Extract provided:
-- Start --
Using the English New Testament, this course surveys the New Testament epistles and the apocalypse. Issues of introduction and content receive emphasis as well as a continual focus on the theology of evangelism and on the contemporary relevance of the variety of issues these documents raise for contemporary life.

 

Dr. Craig Blomberg
Introduction to the New Testament: Romans to Revelation
nt512-05
Galatians (Part 2)
Lesson Transcript

 

This is the 5th lecture in the online series of lectures on understanding the Epistles and Revelation, in complement with the textbook by Craig Blomberg’s Book, Acts through Revelation, An Introduction and Survey. 

 

What does Paul write in this epistle? H. D. Betts, University of Chicago Professor, in 1979 says that Galatians should be identified as an apologetic letter; apologetic in the sense of contenting for the faith, not in the sense of someone saying sorry for something. Betts reconstructed from other ancient rhetorical and other literary handbooks and actual epistles a model for a typical apologetic letter. An epistolary prescript first came, a somewhat elaborate greeting, followed by an exordium or a statement of the problem. Subsequently, the narrative portion came next including both the thesis and the presentation of facts leading up to it. In this case there was the exordium of Judaizes, those who are requiring circumcision, perhaps merely as the tip of requiring obedience to the entire Law of Moses for salvation. He anathematizes this approach as we will discuss in more detail shortly. As a results he explains that this is a deviation from the way he preached the Gospel to the Galatians and gives the autobiographical information to justify his way of presenting the Gospel as authoritative if not more so than anyone else. The theological heart of an apologetic letter comes in the proposition, a thesis paragraph if you like, containing the summary of points of agreement and what remains contested, both in this case involving aspects of Paul’s conviction of justification by faith rather than by works of the Law. The pro boxeo section proofs or supporting arguments, not all of which needs to be logical or linear in nature in the ancient Mediterranean world in particular. Some of them will be as some of Paul’s are but others will be more emotional, appealing to people’s experience or illustrious examples or analogies to drive points home. Or even figuratively implying metaphors or an allegory to reinforce one’s reasoning.
-- End --
Supplied material:
-- Start --
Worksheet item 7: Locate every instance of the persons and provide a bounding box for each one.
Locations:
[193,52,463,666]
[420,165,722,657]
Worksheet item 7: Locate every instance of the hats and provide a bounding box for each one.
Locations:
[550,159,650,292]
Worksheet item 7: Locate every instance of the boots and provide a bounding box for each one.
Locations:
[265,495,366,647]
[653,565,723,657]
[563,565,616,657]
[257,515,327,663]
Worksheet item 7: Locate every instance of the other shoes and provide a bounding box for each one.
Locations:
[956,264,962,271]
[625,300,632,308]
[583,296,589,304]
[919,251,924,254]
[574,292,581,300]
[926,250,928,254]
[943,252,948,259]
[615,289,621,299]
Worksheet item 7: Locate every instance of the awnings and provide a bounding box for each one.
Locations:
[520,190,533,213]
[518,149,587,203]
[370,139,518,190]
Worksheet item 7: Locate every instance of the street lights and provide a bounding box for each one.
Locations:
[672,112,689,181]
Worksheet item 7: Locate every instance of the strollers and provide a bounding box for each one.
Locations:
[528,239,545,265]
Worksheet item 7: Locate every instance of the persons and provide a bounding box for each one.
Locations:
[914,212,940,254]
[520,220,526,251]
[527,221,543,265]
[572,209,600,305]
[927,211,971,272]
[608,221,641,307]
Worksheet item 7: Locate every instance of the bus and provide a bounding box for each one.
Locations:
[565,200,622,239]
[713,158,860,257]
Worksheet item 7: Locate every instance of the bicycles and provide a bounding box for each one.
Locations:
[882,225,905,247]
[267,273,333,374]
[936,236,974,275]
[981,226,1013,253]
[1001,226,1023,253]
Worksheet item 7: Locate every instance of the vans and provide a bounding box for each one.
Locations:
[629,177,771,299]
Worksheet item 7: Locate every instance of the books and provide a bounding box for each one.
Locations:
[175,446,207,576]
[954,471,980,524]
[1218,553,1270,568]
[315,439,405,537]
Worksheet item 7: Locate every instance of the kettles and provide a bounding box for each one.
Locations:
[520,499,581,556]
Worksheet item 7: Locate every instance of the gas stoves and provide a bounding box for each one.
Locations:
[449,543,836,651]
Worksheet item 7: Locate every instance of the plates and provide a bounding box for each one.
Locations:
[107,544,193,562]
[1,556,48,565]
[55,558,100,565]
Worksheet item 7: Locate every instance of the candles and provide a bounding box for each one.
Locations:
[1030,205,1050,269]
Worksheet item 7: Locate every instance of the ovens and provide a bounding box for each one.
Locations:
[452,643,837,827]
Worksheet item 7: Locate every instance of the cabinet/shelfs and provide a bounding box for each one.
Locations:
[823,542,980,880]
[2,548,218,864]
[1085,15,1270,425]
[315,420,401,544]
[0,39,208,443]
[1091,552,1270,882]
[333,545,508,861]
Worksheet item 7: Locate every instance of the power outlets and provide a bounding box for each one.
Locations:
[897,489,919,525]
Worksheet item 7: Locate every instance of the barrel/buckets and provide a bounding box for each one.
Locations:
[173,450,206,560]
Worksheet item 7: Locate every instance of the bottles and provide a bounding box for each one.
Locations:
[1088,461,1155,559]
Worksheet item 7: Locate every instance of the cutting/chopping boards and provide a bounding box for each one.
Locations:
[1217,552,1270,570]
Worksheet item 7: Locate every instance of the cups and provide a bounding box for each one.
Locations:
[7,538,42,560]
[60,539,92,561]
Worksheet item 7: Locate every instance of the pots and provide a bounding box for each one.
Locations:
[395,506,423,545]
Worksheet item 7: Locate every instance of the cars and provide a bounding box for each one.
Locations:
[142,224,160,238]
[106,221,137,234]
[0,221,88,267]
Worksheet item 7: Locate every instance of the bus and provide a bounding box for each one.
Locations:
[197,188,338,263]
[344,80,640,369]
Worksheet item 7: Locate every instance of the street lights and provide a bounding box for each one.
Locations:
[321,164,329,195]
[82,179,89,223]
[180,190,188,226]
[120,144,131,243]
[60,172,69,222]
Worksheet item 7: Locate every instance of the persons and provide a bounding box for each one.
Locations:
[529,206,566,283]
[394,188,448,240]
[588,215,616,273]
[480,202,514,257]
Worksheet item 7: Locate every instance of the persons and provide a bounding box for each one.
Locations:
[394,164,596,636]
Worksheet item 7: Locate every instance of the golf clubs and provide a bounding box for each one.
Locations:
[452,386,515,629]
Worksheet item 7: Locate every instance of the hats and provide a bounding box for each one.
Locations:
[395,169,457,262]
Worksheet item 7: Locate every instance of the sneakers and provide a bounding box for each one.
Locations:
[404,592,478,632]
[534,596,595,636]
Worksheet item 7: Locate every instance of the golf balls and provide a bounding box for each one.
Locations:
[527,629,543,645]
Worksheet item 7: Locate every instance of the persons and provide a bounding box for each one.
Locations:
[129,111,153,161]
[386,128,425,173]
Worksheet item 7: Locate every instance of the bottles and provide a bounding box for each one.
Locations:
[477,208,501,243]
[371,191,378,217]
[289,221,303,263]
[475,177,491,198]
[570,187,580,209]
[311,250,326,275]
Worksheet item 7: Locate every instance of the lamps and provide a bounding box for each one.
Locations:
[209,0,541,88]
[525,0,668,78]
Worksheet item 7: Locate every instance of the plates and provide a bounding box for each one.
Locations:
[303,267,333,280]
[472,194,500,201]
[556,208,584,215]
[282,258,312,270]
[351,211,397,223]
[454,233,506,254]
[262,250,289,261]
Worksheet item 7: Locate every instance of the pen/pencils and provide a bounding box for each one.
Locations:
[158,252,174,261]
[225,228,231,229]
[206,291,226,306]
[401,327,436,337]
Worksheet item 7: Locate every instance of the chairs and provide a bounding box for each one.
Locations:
-- End --
What to work on:
Rewrite the part of the New Testament course excerpt starting with "Using the English" and going on through "Galatians (Part 2)", with "apocalypse" switched to "Book of Revelation".

Response:
Using the English New Testament, this course surveys the New Testament epistles and the Book of Revelation. Issues of introduction and content receive emphasis as well as a continual focus on the theology of evangelism and on the contemporary relevance of the variety of issues these documents raise for contemporary life.

 

Dr. Craig Blomberg
Introduction to the New Testament: Romans to Revelation
nt512-05
Galatians (Part 2)